**WHAT TO WORK ON**
Write out the rows below again, substituting "furthest" for every "farthest" and keeping everything else the same. Leave the pictures out.

[Lines of data]
[BEGIN]
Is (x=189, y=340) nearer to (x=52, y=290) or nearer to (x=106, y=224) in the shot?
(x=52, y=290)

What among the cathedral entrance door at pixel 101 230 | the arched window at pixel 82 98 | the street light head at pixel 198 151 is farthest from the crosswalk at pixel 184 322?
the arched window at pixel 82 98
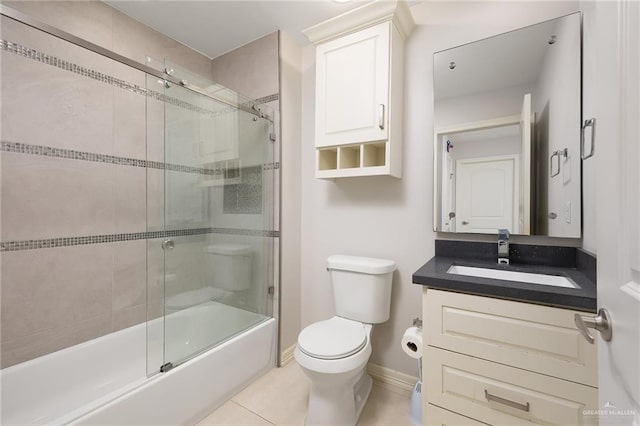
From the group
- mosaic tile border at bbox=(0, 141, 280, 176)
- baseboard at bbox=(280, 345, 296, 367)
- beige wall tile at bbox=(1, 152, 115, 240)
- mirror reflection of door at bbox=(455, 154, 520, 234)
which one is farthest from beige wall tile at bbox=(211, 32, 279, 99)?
baseboard at bbox=(280, 345, 296, 367)

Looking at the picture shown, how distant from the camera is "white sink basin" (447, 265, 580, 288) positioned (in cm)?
[END]
**SOLUTION TO THE PROBLEM**
Is (x=189, y=340) nearer to (x=52, y=290) or nearer to (x=106, y=224) in the shot?
(x=52, y=290)

What among the cathedral entrance door at pixel 101 230 | the arched window at pixel 82 98 | the street light head at pixel 198 151 is furthest from the crosswalk at pixel 184 322?
the arched window at pixel 82 98
From the group
- mosaic tile border at bbox=(0, 141, 280, 176)
- baseboard at bbox=(280, 345, 296, 367)
- beige wall tile at bbox=(1, 152, 115, 240)
- mirror reflection of door at bbox=(455, 154, 520, 234)
which one is furthest from beige wall tile at bbox=(211, 32, 279, 99)?
baseboard at bbox=(280, 345, 296, 367)

Looking at the picture shown, how distant from the camera is "white sink basin" (447, 265, 580, 288) positioned (in cm)?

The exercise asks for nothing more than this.